Le rôle essentiel du système éducatif
Ils savent également qu’un mur démographique est devant eux : le recrutement d’un à deux millions de personnes dans les dix ans, alors qu’ils peinent déjà à pourvoir leurs emplois. Ces défis de la formation et de l’attractivité les engagent plus que jamais à ouvrir leurs portes et à s’intéresser à notre système éducatif. À ce titre, deux sujets nous préoccupent particulièrement : la réforme du lycée professionnel (engagée mais lente) et la baisse du niveau en mathématiques. Celle-ci est dramatique pour les compétences dont nous avons besoin dans nos usines.
Les industriels l’ont compris : Fondation L’Oréal pour les femmes et la science, campagne « Tu as ta place » de l’UIMM (Union des industries et métiers de la métallurgie) qui déconstruit les stéréotypes, collectif IndustriELLES piloté depuis cette année par Catherine MacGregor, directrice générale d’Engie, et soutenu par la direction générale des entreprises, formidable travail d’associations comme Elles Bougent ou Femmes ingénieures.
« Mobiliser les jeunes pour s’engager dans ces métiers d’avenir qui sont au cœur des transitions énergétiques et numériques. »

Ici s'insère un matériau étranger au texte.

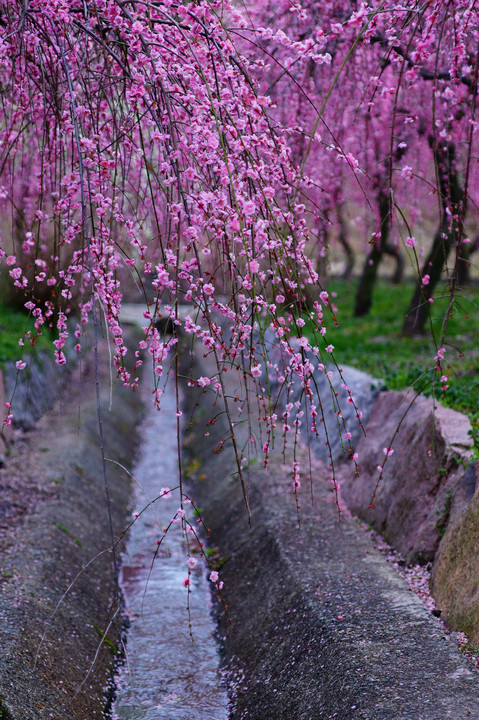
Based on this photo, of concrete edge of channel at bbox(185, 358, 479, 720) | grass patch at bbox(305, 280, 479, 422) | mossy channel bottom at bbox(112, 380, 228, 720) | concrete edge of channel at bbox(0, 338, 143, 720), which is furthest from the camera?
grass patch at bbox(305, 280, 479, 422)

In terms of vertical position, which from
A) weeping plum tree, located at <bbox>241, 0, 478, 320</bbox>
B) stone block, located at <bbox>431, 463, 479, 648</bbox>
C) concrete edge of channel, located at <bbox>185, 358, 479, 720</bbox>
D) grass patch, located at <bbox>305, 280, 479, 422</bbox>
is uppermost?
weeping plum tree, located at <bbox>241, 0, 478, 320</bbox>

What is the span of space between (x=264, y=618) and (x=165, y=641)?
97 centimetres

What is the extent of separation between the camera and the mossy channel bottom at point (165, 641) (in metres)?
4.60

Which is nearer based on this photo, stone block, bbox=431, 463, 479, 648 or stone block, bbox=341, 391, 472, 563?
stone block, bbox=431, 463, 479, 648

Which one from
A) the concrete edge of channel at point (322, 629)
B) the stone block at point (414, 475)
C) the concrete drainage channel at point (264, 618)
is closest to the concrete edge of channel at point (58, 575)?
the concrete drainage channel at point (264, 618)

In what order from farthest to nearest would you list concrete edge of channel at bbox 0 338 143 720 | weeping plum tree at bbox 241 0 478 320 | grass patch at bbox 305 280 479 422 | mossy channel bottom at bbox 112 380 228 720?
grass patch at bbox 305 280 479 422 → mossy channel bottom at bbox 112 380 228 720 → concrete edge of channel at bbox 0 338 143 720 → weeping plum tree at bbox 241 0 478 320

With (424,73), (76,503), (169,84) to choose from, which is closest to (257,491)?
(76,503)

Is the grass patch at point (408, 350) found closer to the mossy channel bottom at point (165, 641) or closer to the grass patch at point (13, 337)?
the mossy channel bottom at point (165, 641)

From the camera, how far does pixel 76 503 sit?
23.5 ft

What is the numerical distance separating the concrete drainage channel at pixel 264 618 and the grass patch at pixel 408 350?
Answer: 4.73ft

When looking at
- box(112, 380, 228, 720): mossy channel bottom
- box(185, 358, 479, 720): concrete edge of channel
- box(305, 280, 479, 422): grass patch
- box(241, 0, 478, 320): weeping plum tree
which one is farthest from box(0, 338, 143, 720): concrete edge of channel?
box(305, 280, 479, 422): grass patch

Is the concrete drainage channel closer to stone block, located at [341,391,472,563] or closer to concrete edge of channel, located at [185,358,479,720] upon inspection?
concrete edge of channel, located at [185,358,479,720]

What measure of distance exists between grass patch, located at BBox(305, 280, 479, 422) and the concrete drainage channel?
1442mm

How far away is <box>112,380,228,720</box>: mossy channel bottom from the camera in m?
4.60
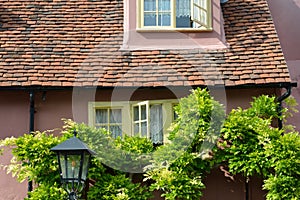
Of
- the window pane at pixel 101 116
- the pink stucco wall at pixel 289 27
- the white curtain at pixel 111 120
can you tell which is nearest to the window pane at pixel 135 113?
the white curtain at pixel 111 120

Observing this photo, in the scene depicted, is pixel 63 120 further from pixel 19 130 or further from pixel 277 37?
pixel 277 37

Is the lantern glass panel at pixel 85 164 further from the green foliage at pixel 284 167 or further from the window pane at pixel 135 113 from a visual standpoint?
the green foliage at pixel 284 167

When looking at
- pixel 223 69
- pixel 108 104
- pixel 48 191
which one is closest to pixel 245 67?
pixel 223 69

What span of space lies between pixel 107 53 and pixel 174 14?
1.59 meters

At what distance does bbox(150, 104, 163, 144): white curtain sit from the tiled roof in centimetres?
56

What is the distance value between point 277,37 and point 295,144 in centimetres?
269

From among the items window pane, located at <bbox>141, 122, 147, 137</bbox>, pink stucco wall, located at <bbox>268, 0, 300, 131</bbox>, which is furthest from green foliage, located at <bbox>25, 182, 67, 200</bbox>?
pink stucco wall, located at <bbox>268, 0, 300, 131</bbox>

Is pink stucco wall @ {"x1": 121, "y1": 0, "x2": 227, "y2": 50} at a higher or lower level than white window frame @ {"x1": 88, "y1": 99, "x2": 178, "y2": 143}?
higher

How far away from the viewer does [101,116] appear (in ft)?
40.8

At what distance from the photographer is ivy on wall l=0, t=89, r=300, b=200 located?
437 inches

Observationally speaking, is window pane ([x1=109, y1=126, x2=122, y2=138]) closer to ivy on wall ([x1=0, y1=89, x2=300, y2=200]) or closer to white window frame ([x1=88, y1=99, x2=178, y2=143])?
white window frame ([x1=88, y1=99, x2=178, y2=143])

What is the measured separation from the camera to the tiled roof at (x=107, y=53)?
39.9ft

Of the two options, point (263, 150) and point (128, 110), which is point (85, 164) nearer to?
point (128, 110)

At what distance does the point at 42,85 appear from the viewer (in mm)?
11984
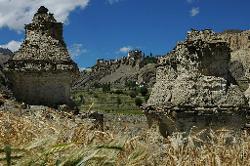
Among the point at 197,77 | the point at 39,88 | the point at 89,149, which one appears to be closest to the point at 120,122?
the point at 39,88

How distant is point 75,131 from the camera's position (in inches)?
210

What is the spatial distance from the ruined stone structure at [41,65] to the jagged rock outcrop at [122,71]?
140761mm

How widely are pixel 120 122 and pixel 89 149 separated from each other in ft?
40.7

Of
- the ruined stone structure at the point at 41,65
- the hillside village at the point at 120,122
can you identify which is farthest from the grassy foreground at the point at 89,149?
the ruined stone structure at the point at 41,65

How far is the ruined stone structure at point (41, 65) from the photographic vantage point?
1758 cm

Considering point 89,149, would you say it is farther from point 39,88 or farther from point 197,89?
point 39,88

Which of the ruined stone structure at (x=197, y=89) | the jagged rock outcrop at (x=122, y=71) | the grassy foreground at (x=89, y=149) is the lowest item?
the grassy foreground at (x=89, y=149)

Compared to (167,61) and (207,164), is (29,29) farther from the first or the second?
(207,164)

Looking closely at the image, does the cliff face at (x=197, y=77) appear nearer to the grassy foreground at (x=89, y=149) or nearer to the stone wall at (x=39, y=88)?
the stone wall at (x=39, y=88)

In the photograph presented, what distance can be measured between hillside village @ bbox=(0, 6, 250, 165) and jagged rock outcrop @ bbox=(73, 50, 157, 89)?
140908 mm

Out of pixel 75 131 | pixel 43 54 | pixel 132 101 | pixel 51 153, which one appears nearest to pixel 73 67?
pixel 43 54

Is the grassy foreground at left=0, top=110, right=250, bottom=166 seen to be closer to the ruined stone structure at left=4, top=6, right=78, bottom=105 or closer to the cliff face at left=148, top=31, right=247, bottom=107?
the cliff face at left=148, top=31, right=247, bottom=107

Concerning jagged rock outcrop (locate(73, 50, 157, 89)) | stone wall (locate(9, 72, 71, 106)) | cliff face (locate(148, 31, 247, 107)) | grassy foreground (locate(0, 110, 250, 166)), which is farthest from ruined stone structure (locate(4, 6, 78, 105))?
jagged rock outcrop (locate(73, 50, 157, 89))

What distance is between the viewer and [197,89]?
12836 millimetres
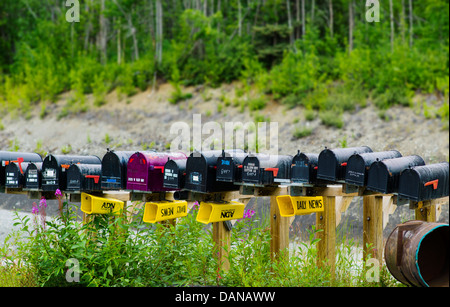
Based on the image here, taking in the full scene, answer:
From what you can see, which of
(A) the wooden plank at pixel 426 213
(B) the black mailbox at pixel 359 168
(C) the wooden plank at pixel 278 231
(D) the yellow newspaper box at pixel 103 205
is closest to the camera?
(B) the black mailbox at pixel 359 168

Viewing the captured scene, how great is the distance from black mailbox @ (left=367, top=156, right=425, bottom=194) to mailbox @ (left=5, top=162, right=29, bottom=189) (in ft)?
13.0

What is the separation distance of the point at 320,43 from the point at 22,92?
11.9m

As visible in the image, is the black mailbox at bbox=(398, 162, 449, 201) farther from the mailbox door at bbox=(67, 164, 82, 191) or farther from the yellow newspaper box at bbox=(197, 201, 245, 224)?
the mailbox door at bbox=(67, 164, 82, 191)

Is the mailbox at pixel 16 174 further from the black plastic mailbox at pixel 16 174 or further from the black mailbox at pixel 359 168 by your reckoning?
the black mailbox at pixel 359 168

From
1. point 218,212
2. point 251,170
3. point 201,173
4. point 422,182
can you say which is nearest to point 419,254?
point 422,182

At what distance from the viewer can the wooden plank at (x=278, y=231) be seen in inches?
218

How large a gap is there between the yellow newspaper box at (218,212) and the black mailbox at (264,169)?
31 centimetres

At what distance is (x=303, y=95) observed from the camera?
16625 millimetres

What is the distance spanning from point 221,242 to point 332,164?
1.43m

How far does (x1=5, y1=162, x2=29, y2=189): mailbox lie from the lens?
615 cm

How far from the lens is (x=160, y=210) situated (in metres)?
5.23

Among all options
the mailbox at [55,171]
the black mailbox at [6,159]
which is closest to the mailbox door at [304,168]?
the mailbox at [55,171]

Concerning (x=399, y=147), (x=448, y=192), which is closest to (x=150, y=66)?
(x=399, y=147)

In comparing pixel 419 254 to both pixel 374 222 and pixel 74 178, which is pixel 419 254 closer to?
pixel 374 222
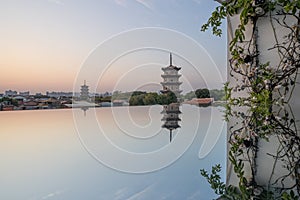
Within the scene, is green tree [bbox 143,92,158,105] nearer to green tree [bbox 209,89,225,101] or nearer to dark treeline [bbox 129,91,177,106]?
dark treeline [bbox 129,91,177,106]

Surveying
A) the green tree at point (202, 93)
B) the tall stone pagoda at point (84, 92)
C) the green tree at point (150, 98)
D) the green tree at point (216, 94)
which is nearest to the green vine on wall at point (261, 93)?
the green tree at point (216, 94)

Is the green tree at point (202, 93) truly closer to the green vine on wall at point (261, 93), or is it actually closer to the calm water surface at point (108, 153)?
the calm water surface at point (108, 153)

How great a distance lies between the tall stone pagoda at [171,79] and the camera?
189 cm

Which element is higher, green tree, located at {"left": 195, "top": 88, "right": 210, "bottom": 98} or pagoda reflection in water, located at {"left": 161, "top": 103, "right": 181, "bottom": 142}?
green tree, located at {"left": 195, "top": 88, "right": 210, "bottom": 98}

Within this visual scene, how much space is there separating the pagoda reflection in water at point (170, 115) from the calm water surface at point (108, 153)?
3cm

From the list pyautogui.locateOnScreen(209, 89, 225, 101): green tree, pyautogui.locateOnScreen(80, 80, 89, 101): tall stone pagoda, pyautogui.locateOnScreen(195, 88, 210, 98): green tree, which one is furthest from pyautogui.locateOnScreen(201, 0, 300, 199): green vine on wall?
pyautogui.locateOnScreen(80, 80, 89, 101): tall stone pagoda

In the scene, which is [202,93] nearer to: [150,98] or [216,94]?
[216,94]

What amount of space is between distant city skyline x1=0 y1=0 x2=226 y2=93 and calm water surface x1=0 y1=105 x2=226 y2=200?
0.20m

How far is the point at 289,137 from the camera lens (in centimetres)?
122

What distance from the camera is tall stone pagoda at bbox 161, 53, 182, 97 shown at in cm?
189

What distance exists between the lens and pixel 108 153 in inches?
66.1

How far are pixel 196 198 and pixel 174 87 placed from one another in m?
0.81

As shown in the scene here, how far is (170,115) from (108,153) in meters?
0.55

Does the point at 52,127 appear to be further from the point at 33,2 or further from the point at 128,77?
the point at 33,2
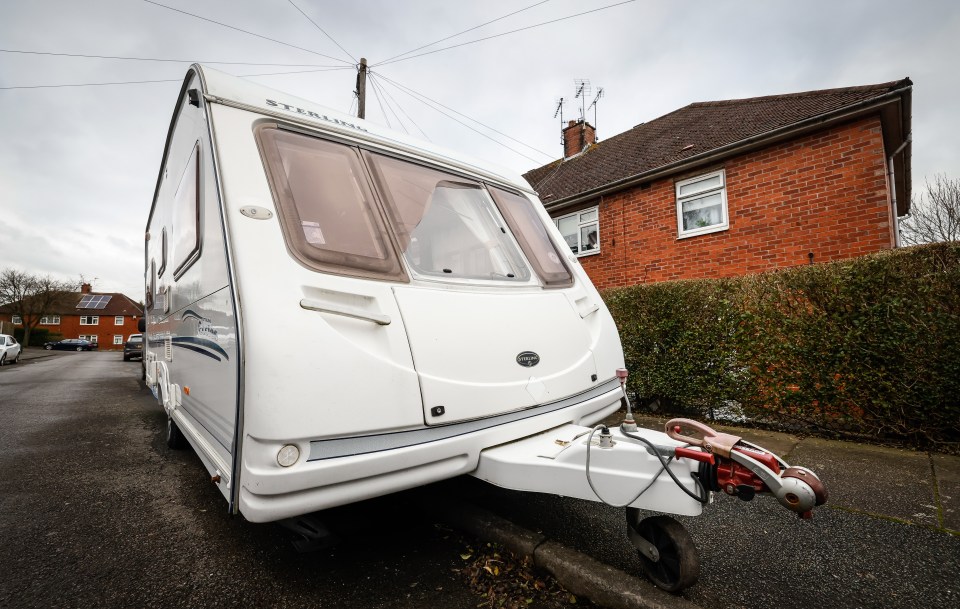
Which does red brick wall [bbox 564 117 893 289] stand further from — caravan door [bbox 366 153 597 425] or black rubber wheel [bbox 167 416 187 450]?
black rubber wheel [bbox 167 416 187 450]

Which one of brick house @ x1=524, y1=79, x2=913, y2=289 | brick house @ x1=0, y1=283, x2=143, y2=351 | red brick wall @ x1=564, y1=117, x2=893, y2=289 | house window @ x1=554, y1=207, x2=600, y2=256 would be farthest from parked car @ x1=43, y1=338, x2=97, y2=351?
red brick wall @ x1=564, y1=117, x2=893, y2=289

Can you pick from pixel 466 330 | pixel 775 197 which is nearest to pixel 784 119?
pixel 775 197

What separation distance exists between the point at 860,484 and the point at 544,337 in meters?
2.38

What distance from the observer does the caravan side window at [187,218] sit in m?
2.40

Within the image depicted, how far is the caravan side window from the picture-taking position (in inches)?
94.4

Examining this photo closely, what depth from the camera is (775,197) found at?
28.2 ft

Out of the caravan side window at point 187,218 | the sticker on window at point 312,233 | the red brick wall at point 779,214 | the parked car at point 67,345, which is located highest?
the red brick wall at point 779,214

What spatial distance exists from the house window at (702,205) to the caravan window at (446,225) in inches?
327

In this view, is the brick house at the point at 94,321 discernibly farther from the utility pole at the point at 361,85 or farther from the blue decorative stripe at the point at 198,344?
the blue decorative stripe at the point at 198,344

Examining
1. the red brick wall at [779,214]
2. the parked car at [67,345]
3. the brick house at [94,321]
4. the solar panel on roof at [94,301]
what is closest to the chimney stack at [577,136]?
the red brick wall at [779,214]

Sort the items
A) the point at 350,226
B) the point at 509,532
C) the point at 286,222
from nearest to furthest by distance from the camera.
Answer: the point at 286,222, the point at 350,226, the point at 509,532

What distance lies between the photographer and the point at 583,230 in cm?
1226

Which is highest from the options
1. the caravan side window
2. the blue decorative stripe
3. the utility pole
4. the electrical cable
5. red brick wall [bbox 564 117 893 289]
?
the utility pole

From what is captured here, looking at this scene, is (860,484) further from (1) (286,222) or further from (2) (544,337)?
(1) (286,222)
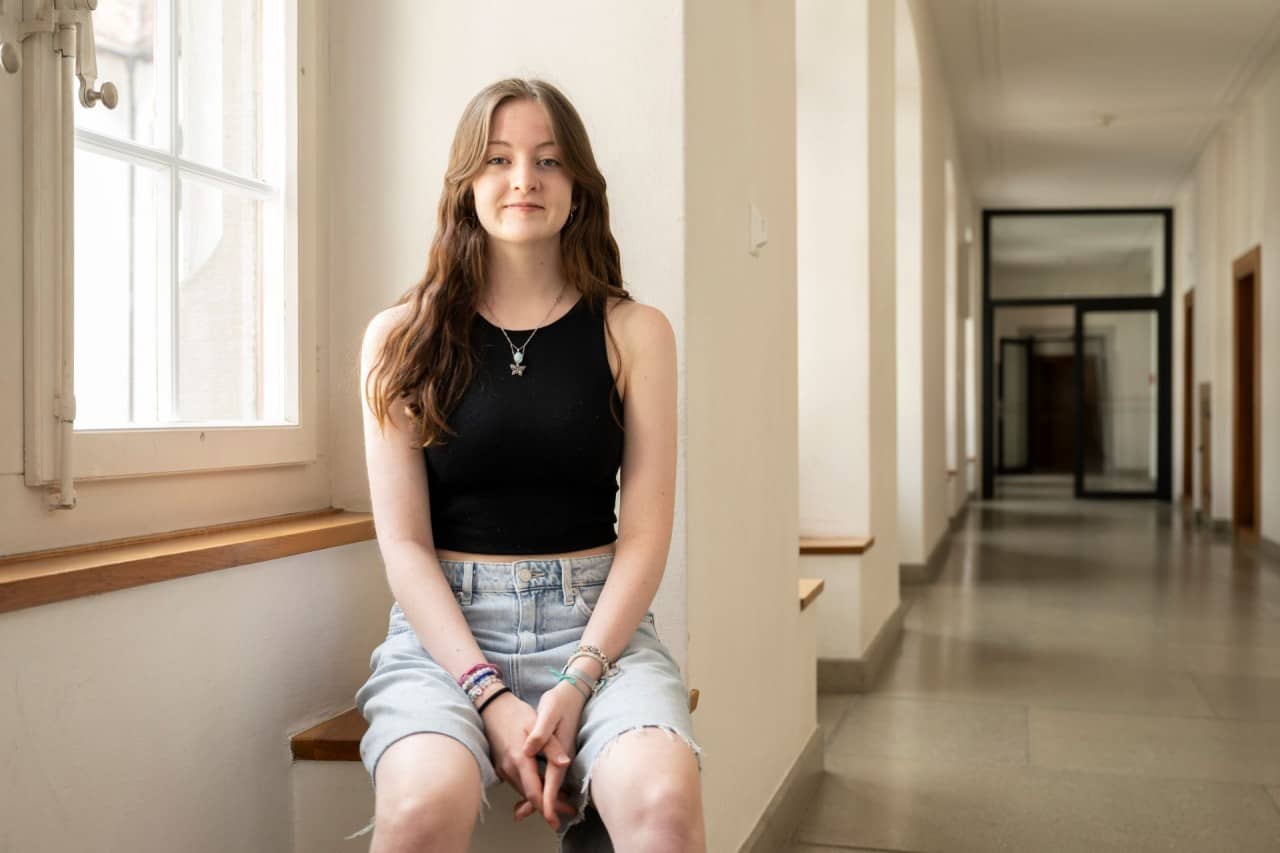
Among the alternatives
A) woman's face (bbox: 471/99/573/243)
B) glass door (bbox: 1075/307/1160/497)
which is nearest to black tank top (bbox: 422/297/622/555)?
woman's face (bbox: 471/99/573/243)

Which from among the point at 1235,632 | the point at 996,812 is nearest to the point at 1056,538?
the point at 1235,632

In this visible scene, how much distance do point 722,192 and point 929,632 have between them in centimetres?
350

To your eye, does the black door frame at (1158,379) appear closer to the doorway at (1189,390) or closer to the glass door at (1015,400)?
the doorway at (1189,390)

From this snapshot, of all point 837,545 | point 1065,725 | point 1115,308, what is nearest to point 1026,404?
point 1115,308

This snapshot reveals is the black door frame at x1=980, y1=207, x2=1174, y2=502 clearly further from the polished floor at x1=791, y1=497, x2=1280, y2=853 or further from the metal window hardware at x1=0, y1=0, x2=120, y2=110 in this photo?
the metal window hardware at x1=0, y1=0, x2=120, y2=110

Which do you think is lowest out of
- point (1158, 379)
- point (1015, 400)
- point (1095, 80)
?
point (1015, 400)

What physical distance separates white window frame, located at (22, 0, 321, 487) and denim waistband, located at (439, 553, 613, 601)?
42cm

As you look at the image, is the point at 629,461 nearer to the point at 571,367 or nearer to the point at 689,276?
the point at 571,367

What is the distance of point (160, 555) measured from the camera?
1432 mm

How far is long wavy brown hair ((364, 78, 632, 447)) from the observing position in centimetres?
150

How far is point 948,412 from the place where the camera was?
9.32 m

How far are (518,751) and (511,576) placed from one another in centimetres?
25

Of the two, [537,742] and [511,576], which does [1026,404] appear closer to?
[511,576]

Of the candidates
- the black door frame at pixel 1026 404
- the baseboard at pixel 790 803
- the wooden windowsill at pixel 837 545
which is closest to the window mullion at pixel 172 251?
the baseboard at pixel 790 803
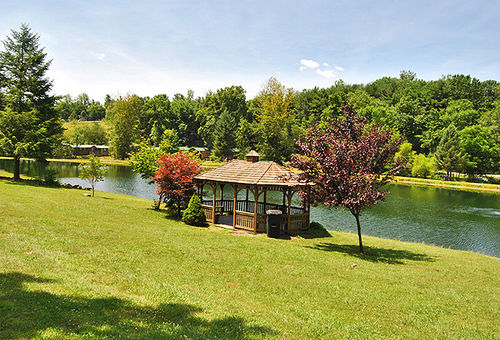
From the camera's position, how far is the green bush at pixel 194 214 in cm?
2053

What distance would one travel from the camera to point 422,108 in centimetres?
9619

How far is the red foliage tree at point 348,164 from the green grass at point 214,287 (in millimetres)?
2829

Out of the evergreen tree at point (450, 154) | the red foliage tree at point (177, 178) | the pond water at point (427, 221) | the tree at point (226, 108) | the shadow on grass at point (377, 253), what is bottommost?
the pond water at point (427, 221)

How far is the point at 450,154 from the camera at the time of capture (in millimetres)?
72312

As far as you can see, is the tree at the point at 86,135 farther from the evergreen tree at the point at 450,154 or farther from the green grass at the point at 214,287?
the evergreen tree at the point at 450,154

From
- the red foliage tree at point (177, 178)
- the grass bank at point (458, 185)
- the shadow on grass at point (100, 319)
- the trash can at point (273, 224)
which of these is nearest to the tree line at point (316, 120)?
the grass bank at point (458, 185)

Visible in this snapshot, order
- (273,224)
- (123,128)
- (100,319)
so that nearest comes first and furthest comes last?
(100,319) < (273,224) < (123,128)

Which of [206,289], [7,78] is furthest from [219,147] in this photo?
[206,289]

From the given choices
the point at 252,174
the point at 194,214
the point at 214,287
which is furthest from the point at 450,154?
the point at 214,287

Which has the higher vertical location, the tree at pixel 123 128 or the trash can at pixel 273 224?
the tree at pixel 123 128

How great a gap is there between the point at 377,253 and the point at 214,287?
34.7ft

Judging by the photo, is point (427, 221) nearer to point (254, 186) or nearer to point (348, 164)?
point (254, 186)

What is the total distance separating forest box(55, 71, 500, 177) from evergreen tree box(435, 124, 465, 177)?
19cm

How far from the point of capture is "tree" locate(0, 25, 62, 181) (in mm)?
30016
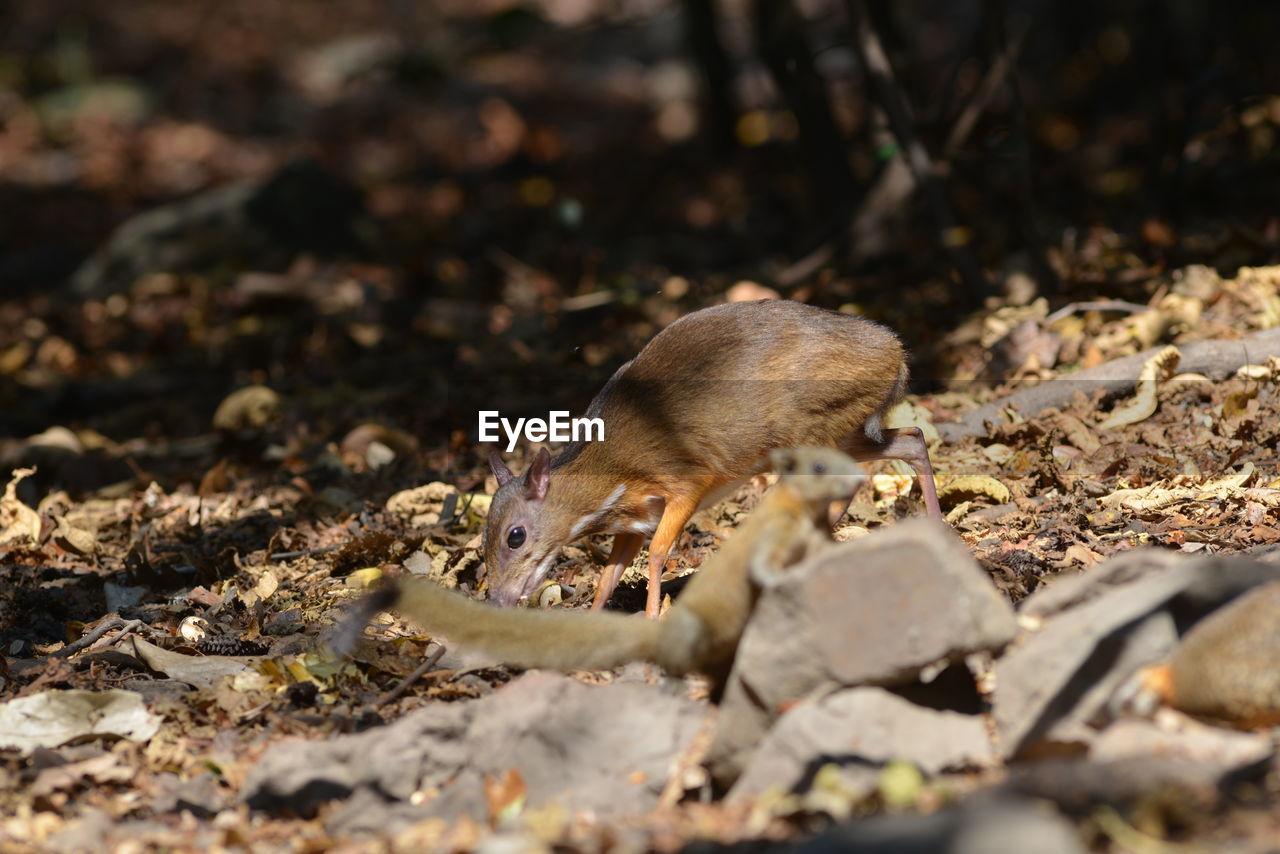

Les grandes campagnes de promotion de l’industrie, notamment « Avec l’industrie, on a un avenir à fabriquer », visent à mobiliser les jeunes pour s’engager dans ces métiers d’avenir qui sont au cœur des transitions énergétiques et numériques et qui participent directement à l’ancrage territorial de nos emplois. Je pense qu’il faut être optimiste et amplifier nos efforts : on ne balaye pas trente ans de désindustrialisation en quelques années.
Depuis l’introduction de la réforme du lycée en 2019, le nombre de bachelières préparées pour des études de sciences a été réduit de 60 % (données annuelles de la direction de l’évaluation, de la prospective et de la performance du ministère de l’Éducation).
Je conclus avec optimisme : le sujet de l’industrie est un sujet qui nous rassemble. La réindustrialisation, c’est bien entendu ouvrir de nouvelles usines et conforter le tissu industriel existant, c’est aussi faire vivre et animer tous nos territoires, développer des emplois qualifiés, porteurs de sens, ouverts à tous, et je pense en particulier aux femmes et aux jeunes. L’industriel que je suis se bat tous les jours pour que cet optimisme de conviction se transforme en réalité.